Fahey actually started to grin before catching himself. “Just so. But he’ll make it sound good, damn good, and some newspapermen are dumb enough, or gullible enough, to take the bait. Present company excluded, of course.”
“Of course. You sound a touch on the acid side,” I chided.
“More than a touch, Snap. And what really pisses me off is that Martindale will come out of this looking like a goddamn martyr. Hellfire, the last couple of years, he’s been all over the department about our inability to nail any of the post-Capone syndicate biggies. Never mind that he had no specific suggestions on how to do it. What a pain in the ass he got to be, for all of us.
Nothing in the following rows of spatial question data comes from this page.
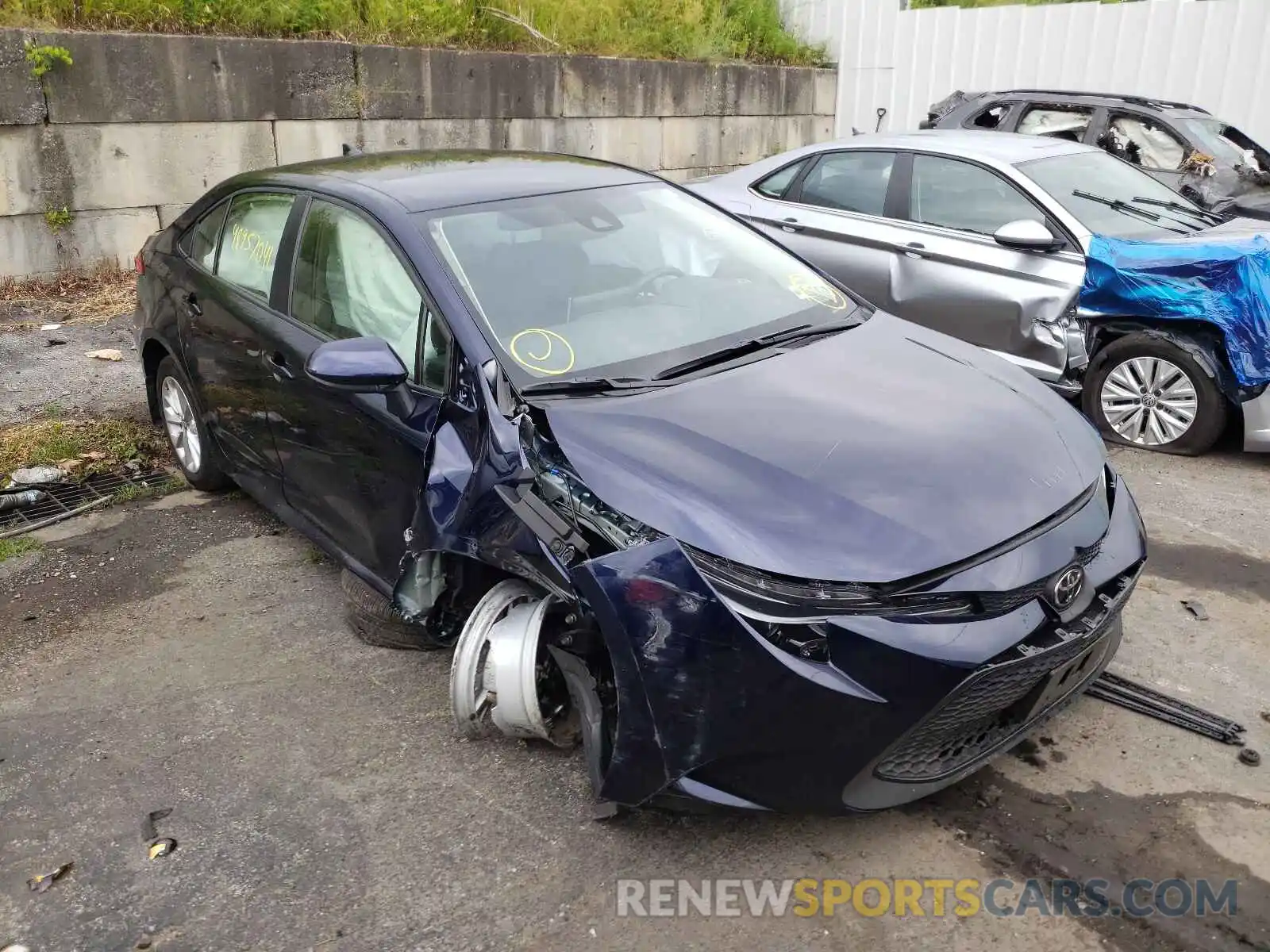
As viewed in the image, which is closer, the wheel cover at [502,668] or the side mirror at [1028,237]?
the wheel cover at [502,668]

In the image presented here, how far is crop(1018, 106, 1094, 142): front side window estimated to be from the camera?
868cm

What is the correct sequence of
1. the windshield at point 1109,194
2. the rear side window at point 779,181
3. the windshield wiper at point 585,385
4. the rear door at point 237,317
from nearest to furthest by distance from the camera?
1. the windshield wiper at point 585,385
2. the rear door at point 237,317
3. the windshield at point 1109,194
4. the rear side window at point 779,181

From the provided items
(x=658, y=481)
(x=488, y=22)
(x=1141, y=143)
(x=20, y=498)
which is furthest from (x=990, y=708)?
(x=488, y=22)

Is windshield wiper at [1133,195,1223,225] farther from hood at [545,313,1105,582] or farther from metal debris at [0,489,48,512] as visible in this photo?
metal debris at [0,489,48,512]

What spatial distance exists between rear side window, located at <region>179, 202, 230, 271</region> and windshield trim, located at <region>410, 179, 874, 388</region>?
1.55 metres

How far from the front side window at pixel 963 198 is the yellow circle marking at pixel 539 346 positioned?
3.47m

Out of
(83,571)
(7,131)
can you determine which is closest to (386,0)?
(7,131)

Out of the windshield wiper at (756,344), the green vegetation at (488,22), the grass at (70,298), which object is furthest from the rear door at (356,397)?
the green vegetation at (488,22)

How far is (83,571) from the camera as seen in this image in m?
4.49

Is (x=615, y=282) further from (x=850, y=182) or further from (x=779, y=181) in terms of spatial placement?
(x=779, y=181)

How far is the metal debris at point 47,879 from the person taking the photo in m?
2.75

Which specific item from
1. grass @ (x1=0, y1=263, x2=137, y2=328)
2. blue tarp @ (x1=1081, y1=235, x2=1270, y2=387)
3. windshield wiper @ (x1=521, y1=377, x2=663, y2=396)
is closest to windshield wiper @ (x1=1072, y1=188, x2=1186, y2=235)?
blue tarp @ (x1=1081, y1=235, x2=1270, y2=387)

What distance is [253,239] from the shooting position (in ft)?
14.3

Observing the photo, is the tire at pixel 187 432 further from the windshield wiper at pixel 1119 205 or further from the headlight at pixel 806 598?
the windshield wiper at pixel 1119 205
If I wasn’t so sure who was behind his killing, I’d guess it was somebody high up in the Department who got sick of hearing him carp. But I never said that, did I?”
“Nah. And I never heard it. Although I noticed at the press conference that the good commissioner is a little thin-skinned on that particular subject. Okay, I need some quotes that I — and all the other clowns in the pressroom — can use.”
“That’s right, you’re here as usual representing that syndicate of your own, right? Including that jackass Farmer; tell him to go — oh, the hell with it. Okay, pull out your notebook and your pack of Luckies and I’ll buzz Elsie to bring more coffee. This could take a while.”